Osbert Salvin

Osbert Salvin ( born February 25, 1835 in Elmshurst, Finchley, Middlesex, † June 1, 1898 in Hawksfold in Fernhurst, Sussex ) was an English naturalist.

Salvin is best known as co-editor and co-author of Biology Centrali - Americana (1879-1915), along with Frederick DuCane Godman, known. It is a 63- volume encyclopedia of fauna and flora of Central America.

Salvin was the second son of Anthony Salvin, an architect from Hawksfold, Sussex. He attended in Westminster and at Trinity Hall, Cambridge; He received his diploma in 1857. Shortly after, he accompanied a second cousin, Henry Baker Tristram, on an expedition to Tunisia and to the eastern Algeria. Their results were published in 1859 and 1860 at The Ibis. In the autumn of 1857 he made ​​his first of many trips to Guatemala and came back with Godman 1861. During this trip the Biologia Centrali - Americana was planned.
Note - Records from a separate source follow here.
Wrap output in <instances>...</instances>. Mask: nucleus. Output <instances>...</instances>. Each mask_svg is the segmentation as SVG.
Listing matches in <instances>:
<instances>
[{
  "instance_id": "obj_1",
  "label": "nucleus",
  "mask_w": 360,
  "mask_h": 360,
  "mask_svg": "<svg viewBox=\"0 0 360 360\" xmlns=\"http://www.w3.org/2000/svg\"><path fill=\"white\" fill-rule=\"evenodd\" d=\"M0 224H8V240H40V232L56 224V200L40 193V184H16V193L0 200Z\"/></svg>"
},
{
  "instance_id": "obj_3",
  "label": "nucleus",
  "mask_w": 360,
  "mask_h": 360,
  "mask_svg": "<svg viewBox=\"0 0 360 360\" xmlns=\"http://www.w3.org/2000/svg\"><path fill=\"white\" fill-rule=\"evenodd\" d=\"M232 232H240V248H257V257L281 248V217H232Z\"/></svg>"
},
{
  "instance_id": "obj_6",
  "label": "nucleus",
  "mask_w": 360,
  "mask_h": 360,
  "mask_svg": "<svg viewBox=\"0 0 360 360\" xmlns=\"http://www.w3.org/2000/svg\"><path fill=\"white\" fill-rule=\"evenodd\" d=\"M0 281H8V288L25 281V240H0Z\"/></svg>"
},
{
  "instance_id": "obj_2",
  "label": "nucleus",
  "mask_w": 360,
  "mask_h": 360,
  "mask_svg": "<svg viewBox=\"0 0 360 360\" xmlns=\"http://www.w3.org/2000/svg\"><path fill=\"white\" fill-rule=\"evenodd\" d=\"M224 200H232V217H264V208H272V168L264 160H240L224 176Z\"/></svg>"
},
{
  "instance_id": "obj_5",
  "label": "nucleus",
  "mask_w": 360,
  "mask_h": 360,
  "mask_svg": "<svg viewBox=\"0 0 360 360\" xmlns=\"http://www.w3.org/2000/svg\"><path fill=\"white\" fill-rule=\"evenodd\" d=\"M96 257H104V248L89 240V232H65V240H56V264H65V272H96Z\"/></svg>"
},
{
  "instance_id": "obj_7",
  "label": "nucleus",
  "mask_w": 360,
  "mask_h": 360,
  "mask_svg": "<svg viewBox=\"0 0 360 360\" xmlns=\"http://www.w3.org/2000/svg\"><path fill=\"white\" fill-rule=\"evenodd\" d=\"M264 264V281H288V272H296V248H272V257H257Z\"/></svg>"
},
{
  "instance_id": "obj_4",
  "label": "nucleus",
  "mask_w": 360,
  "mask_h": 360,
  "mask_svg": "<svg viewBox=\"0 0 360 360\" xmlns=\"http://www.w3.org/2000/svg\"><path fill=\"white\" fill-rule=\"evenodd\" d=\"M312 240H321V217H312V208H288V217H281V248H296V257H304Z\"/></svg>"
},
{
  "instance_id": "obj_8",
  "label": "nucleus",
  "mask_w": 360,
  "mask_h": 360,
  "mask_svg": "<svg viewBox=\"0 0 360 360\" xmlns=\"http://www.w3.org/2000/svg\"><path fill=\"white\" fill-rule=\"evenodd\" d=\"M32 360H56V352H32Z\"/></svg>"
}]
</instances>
In 1871 he became editor of The Ibis. He was appointed to the Strickland Curatorship from the University of Cambridge and prepared a Catalogue of the Strickland Collection. He was a founding member of the British Ornithologists ' Union. He created the volumes on hummingbirds and petrels in the Catalogue of Birds in the British Museum. One of his last works was the completion of Lord Lilfords Coloured Figures of British Birds in 1897.

Salvin was a member of the Royal Society, the Linnean Society of London, the Zoological Society of London and the Royal Entomological Society of London, and at his death, also Secretary of the British Ornithologists ' Union.

The Godman - Salvin Medal, a prestigious award of the British Ornithologists ' Union, was named after him.